Work request: All entries are to be copied verbatim, while the pictures stay out.

Input data:
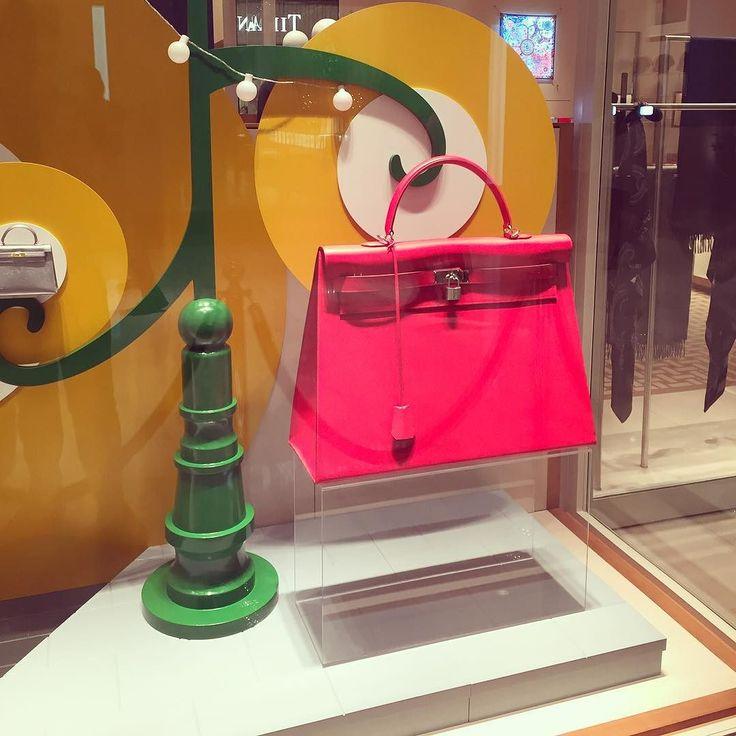 Noche de #inauguración abre sus puertas la nueva #boutique de @hermes en @palaciodehierro con la emblemática bolsa #Kelly #bag #HermesMexico #palaciodehierro #elpalaciodelospalacios #kellydoscope #hermes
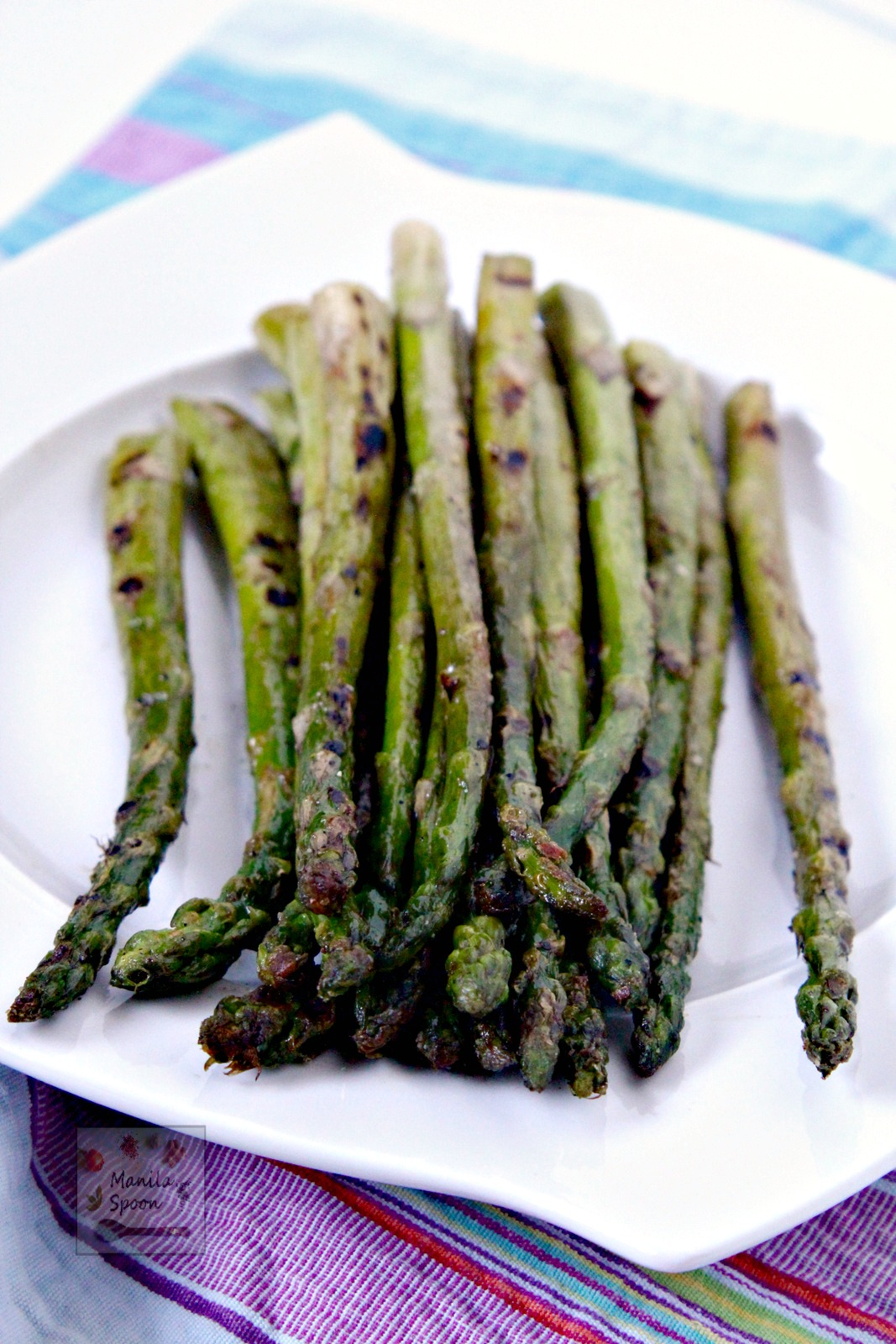 Simple, delicious and healthy, this easy grilled asparagus takes less than 5 minutes to make! | manilaspoon.com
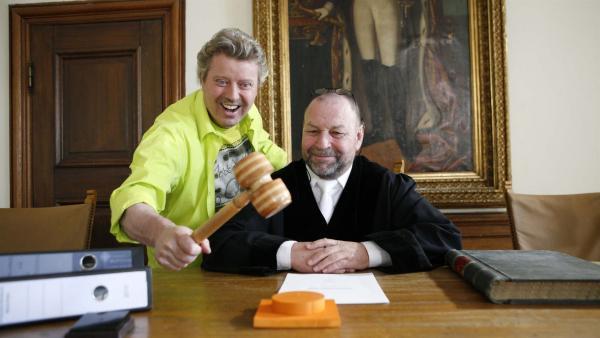 Volker steht wegen musikalischer Ruhestörung als Angeklagter vor dem Richter. | Rechte: KiKA/ZDF/Ilona Kolar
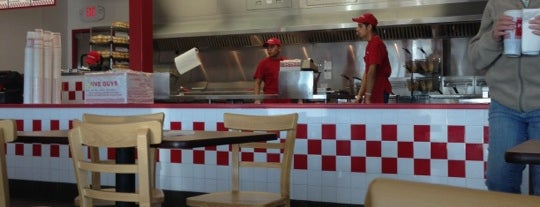 Five Guys is one of Cyndiさんの保存済みスポット.
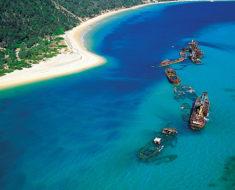 El encanto de los naufragios de Tangalooma Wrecks en Moreton Island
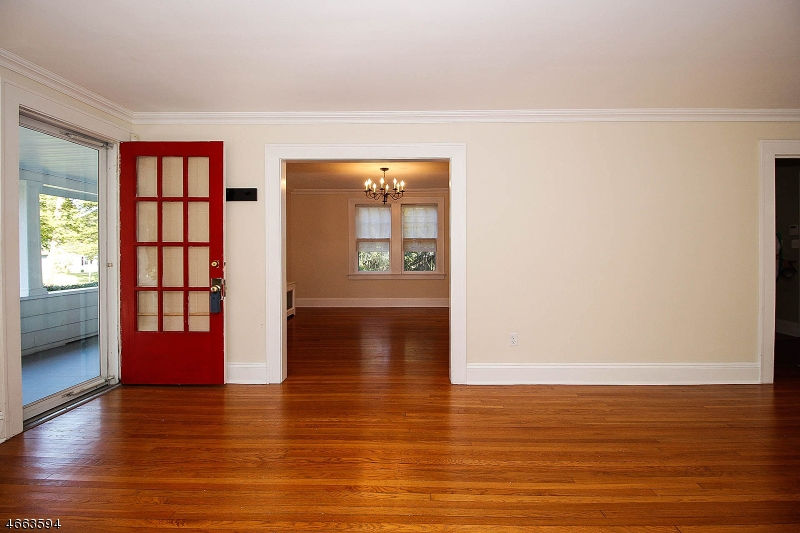 Additional photo for property listing at 146 Center Street  Clinton, New Jersey 08809 États-Unis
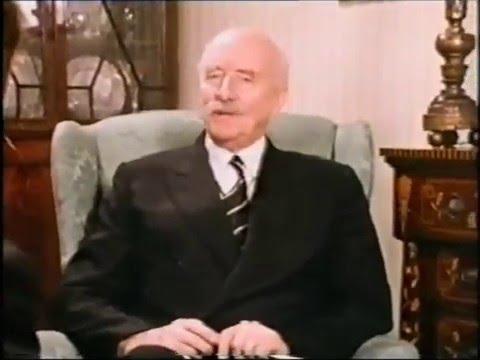 Sir Adrian Boult explains his conducting technique (video)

Written response:
 Noche de #inauguración abre sus puertas la nueva #boutique de @hermes en @palaciodehierro con la emblemática bolsa #Kelly #bag #HermesMexico #palaciodehierro #elpalaciodelospalacios #kellydoscope #hermes
 Simple, delicious and healthy, this easy grilled asparagus takes less than 5 minutes to make! | manilaspoon.com
 Volker steht wegen musikalischer Ruhestörung als Angeklagter vor dem Richter. | Rechte: KiKA/ZDF/Ilona Kolar
 Five Guys is one of Cyndiさんの保存済みスポット.
 El encanto de los naufragios de Tangalooma Wrecks en Moreton Island
 Additional photo for property listing at 146 Center Street  Clinton, New Jersey 08809 États-Unis
 Sir Adrian Boult explains his conducting technique (video)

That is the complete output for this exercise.